Women don’t commit as much corporate crime as men

Orange may be the new black, but that doesn't mean many female executives are committing corporate crime. (Barbara Nitke/NETFLIX)

Orange may be the new black, but that doesn't mean female executives are committing much corporate crime. (Barbara Nitke/Netflix)

Even in corporate crime, women hit the glass ceiling.

Just nine percent of those who commit major corporate fraud are women, according to a recent study published in the American Sociological Review. And when they team up with men to commit the fraud, they reap less of a profit than their male co-conspirators.

Far less, based on the study’s review of several years of corporate fraud cases.

In mixed-sex schemes, most of the male offenders gained a half-million dollars or more, the analysis said. But 56 percent of the women did not profit at all, and 8 percent profited very little. Less than 10 percent of defendants who made very high illicit gains were women. (Of course, those who are caught and convicted in the schemes don't get to keep those profits.)

Yes, women are less likely to occupy the top management positions that open up some opportunities for lucrative financial fraud, said Darrell Steffensmeier, lead author of the study and a sociology professor at Pennsylvania State University. Typically, they’re not high enough up the chain to give themselves bonuses, raises or kick-backs, Steffensmeier said.

But there’s also a more nuanced side to the gender gap.

For starters, the old boys’ network thrives in corporate crime schemes, which tend to be group-centric, Steffensmeier said. Women are bypassed when opportunities arise.

“Men lead these conspiracies, and men generally prefer to work with men,” Steffensmeier said. “If they do use women, they use them because they have a certain utility or they have a personal relationship with that woman and they trust her.”

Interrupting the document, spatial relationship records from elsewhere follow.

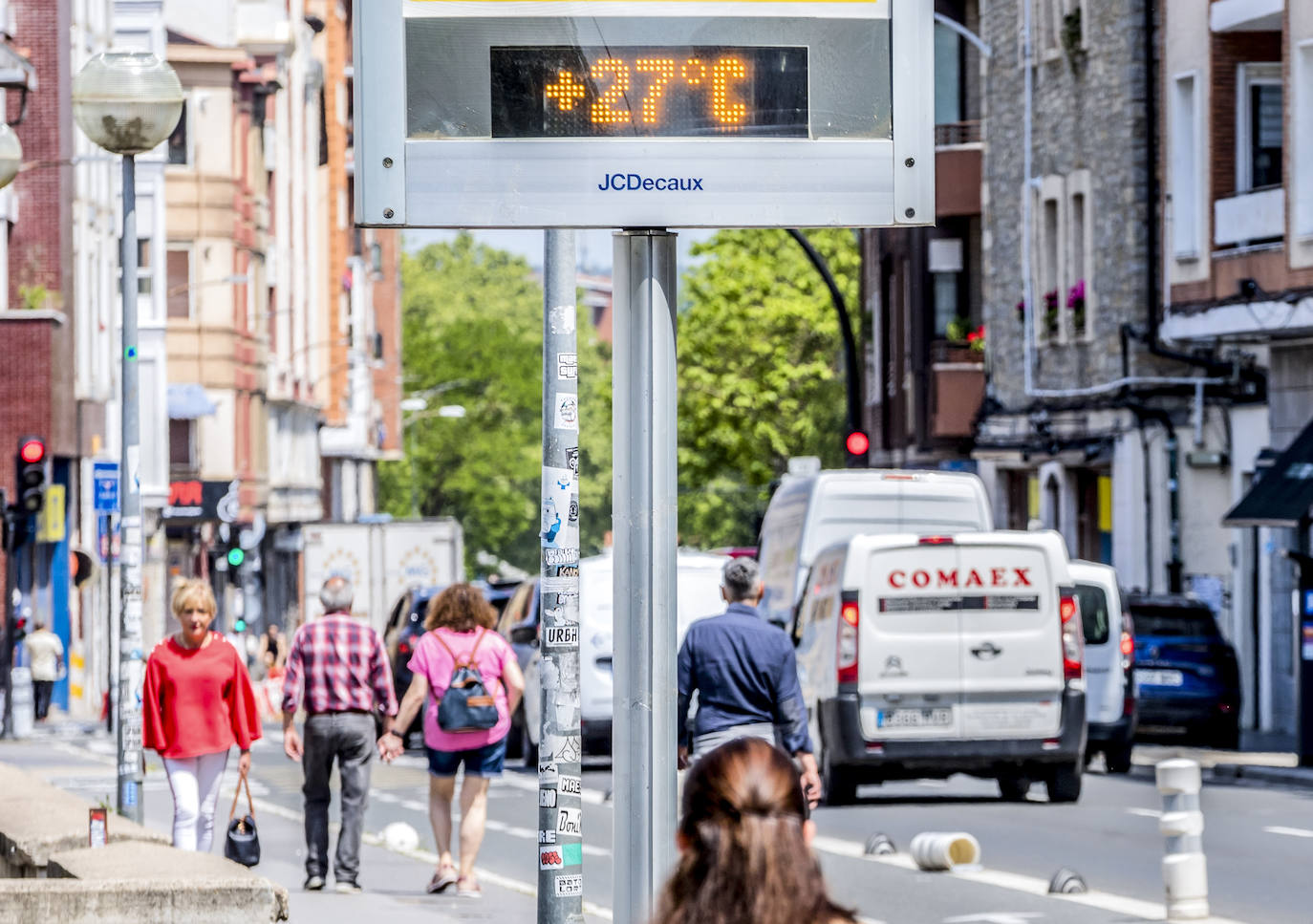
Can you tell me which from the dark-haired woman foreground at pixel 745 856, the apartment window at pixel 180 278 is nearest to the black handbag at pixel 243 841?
the dark-haired woman foreground at pixel 745 856

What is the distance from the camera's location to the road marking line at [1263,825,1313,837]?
1822 centimetres

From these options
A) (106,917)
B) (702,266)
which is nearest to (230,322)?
(702,266)

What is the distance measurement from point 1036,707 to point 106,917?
1295 cm

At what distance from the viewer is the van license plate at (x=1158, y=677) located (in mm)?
28953

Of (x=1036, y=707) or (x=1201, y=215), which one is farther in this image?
(x=1201, y=215)

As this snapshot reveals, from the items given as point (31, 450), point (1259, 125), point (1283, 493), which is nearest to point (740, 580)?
point (1283, 493)

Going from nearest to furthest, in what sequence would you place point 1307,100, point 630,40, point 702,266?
point 630,40, point 1307,100, point 702,266

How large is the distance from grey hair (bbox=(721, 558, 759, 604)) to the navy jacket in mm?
276

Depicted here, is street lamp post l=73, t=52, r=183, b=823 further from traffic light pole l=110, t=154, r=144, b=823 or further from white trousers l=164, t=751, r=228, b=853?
white trousers l=164, t=751, r=228, b=853

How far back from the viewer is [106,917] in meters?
7.99

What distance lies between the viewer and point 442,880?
47.4 ft

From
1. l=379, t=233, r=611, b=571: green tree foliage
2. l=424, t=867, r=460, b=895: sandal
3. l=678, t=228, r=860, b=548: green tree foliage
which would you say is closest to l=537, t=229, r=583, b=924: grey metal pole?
l=424, t=867, r=460, b=895: sandal

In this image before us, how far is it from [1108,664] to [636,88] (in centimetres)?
1893

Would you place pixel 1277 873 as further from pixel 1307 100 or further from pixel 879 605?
pixel 1307 100
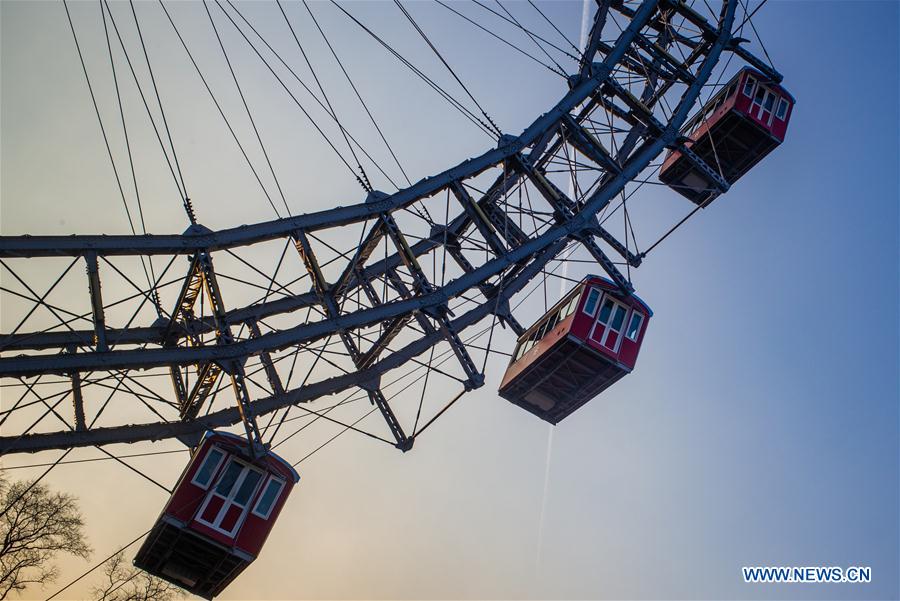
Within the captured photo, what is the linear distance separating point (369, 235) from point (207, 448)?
5924 mm

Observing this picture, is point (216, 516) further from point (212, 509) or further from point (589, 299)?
point (589, 299)

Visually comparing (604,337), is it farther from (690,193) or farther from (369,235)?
(690,193)

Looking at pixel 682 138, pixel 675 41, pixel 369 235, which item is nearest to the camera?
pixel 369 235

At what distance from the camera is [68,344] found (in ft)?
60.9

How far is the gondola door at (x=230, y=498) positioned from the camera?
691 inches

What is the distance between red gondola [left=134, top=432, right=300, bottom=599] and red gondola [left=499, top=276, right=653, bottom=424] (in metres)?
7.17

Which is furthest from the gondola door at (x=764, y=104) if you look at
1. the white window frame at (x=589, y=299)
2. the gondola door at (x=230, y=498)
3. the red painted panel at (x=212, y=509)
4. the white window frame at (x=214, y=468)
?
the red painted panel at (x=212, y=509)

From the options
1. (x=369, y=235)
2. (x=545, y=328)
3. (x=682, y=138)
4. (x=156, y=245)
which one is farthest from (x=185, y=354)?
(x=682, y=138)

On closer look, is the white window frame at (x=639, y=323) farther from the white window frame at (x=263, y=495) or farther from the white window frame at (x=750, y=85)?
the white window frame at (x=263, y=495)

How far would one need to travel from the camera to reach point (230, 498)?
17906 millimetres

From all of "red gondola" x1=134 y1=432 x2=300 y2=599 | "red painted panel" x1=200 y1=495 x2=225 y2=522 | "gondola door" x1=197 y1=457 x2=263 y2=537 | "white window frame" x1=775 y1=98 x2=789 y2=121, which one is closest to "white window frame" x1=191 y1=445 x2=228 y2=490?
"red gondola" x1=134 y1=432 x2=300 y2=599

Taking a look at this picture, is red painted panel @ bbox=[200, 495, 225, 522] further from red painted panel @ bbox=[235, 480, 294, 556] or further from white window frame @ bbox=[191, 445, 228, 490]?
red painted panel @ bbox=[235, 480, 294, 556]

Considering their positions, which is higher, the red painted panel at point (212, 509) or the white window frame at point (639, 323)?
the white window frame at point (639, 323)

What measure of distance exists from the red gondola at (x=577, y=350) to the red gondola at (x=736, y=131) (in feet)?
19.9
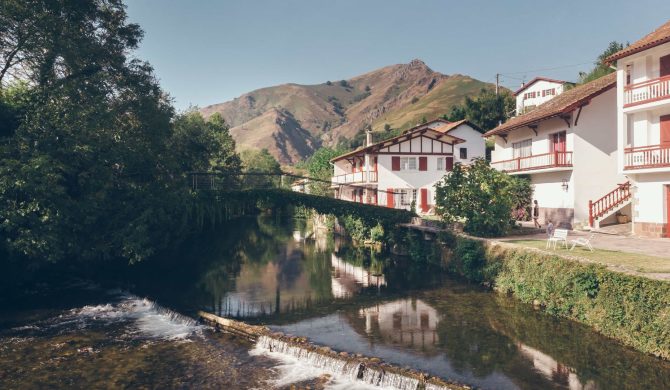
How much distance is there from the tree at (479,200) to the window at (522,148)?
8722 millimetres

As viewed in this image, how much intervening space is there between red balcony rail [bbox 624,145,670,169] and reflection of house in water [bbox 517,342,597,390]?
16130mm

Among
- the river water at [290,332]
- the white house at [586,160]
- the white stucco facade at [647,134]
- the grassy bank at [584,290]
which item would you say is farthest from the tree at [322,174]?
the white stucco facade at [647,134]

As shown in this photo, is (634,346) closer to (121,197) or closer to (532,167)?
(532,167)

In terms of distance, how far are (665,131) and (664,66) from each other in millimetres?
3815

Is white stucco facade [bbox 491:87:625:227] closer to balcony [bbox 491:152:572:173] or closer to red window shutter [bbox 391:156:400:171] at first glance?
balcony [bbox 491:152:572:173]

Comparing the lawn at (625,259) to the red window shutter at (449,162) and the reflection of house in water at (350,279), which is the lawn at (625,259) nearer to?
the reflection of house in water at (350,279)

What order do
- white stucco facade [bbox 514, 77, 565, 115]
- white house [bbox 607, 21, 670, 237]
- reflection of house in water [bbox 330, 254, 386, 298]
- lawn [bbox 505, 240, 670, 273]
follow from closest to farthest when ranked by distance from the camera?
lawn [bbox 505, 240, 670, 273], white house [bbox 607, 21, 670, 237], reflection of house in water [bbox 330, 254, 386, 298], white stucco facade [bbox 514, 77, 565, 115]

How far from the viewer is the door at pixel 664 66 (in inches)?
1002

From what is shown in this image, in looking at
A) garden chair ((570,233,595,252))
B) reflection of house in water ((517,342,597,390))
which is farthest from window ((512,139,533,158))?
reflection of house in water ((517,342,597,390))

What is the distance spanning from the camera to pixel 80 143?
26.0 metres

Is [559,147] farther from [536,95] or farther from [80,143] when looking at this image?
[536,95]

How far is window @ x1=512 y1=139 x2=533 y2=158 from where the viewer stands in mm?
39100

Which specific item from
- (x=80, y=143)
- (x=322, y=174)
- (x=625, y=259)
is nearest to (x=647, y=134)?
(x=625, y=259)

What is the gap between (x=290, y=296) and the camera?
25.8 metres
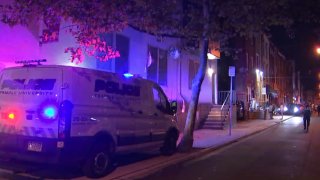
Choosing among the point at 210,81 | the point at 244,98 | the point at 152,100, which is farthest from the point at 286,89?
the point at 152,100

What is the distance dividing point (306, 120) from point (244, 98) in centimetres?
1670

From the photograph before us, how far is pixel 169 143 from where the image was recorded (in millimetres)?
13945

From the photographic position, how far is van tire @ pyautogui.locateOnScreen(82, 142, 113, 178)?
382 inches

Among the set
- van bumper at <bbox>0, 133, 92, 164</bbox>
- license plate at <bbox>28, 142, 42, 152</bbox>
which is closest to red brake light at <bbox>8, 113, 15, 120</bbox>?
van bumper at <bbox>0, 133, 92, 164</bbox>

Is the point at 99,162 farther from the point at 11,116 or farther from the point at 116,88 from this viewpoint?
the point at 11,116

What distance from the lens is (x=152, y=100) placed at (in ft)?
41.4

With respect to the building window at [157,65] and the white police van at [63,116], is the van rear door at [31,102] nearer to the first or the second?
the white police van at [63,116]

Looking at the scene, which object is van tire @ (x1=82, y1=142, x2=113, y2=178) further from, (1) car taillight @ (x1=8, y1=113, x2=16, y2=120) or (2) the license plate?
(1) car taillight @ (x1=8, y1=113, x2=16, y2=120)

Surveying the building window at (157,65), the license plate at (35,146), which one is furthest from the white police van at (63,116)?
the building window at (157,65)

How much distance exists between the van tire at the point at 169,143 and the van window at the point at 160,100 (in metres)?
0.81

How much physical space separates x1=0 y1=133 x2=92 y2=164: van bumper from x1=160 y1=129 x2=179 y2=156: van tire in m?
4.45

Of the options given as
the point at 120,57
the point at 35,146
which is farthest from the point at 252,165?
the point at 120,57

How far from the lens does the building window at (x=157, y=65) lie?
21.2 metres

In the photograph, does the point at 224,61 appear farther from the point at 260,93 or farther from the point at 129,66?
the point at 129,66
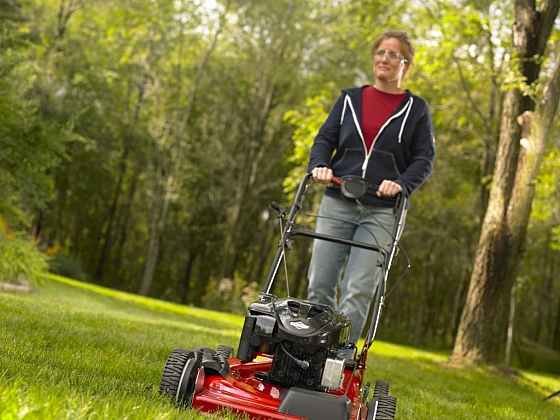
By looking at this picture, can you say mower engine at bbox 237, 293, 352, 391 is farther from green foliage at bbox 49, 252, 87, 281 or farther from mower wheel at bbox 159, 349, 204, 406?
green foliage at bbox 49, 252, 87, 281

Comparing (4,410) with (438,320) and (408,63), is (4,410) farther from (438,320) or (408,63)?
(438,320)

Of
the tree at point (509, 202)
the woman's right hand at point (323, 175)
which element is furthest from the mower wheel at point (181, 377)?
the tree at point (509, 202)

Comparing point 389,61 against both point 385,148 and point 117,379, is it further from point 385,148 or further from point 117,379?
point 117,379

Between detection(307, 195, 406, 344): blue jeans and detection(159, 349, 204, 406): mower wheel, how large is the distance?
131 cm

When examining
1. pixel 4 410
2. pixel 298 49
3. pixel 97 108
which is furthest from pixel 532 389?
pixel 97 108

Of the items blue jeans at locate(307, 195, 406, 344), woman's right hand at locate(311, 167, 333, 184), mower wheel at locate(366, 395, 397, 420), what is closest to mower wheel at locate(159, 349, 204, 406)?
mower wheel at locate(366, 395, 397, 420)

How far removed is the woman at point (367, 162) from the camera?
171 inches

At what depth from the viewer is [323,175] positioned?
14.0ft

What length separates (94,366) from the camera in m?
3.92

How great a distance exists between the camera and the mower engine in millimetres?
3205

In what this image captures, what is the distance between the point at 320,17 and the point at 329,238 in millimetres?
17846

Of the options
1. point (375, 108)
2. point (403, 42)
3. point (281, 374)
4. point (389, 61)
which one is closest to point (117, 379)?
point (281, 374)

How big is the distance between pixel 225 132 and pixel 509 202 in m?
17.1

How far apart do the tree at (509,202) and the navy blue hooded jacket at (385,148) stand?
4.83 m
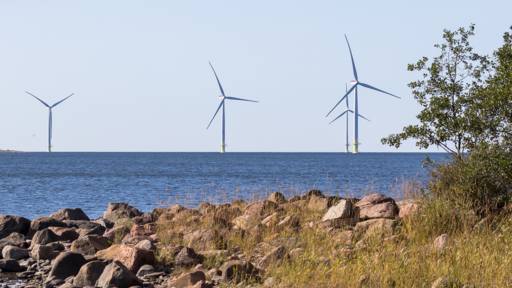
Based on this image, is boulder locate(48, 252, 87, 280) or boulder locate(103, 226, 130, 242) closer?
boulder locate(48, 252, 87, 280)

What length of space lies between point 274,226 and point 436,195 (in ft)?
15.4

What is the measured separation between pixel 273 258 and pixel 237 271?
3.00 feet

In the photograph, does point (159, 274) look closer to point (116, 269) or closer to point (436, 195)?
point (116, 269)

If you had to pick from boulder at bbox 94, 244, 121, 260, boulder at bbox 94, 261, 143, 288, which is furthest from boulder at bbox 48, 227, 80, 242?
boulder at bbox 94, 261, 143, 288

Gender expectations and risk preferences also play a role. Even if women had equal opportunities to commit a serious corporate crime, they are less likely to take risks for economic gain, according to the study, co-authored with Jennifer Schwartz of Washington State University and Michael Roche of  Pennsylvania State University. (Women also tend to make better investments than men because of this caution, other research shows.)

“Risk-taking and defying social convention are qualities more admired in men than in women,” the study said. “By extension, men find it easier than women to justify illegal wrongdoing because law-violating behavior, especially for status-seeking or financial reasons, is more compatible with male focal concerns.”

The researchers examined 83 corporate frauds involving 436 defendants from July 2002 through 2009. All were "major" indictments initiated by the Justice Department’s Corporate Fraud Task Force. By major, they mean cases involving fraud to cover up a corporation's true financial health, Ponzi schemes and insider trading -- as opposed to low-profit schemes such as embezzlement, where some studies suggest that women are on near equal footing with men.

Of the 436 defendants studied, only three women were ring leaders or co-leaders. The pattern is the same in burglary rings, gangs and other underworld crime networks, an area Steffensmeier and others have examined more thoroughly.

The analysis raises an obvious question that the authors said they can’t yet answer definitively:  Would having more female corporate leaders reduce corporate crime?

There’s ample reason to believe it would, the authors concluded. But they also said that  it’s plausible that “women who move up the corporate ladder will be socialized into the ethos of commercial interests and market dominance at all costs.”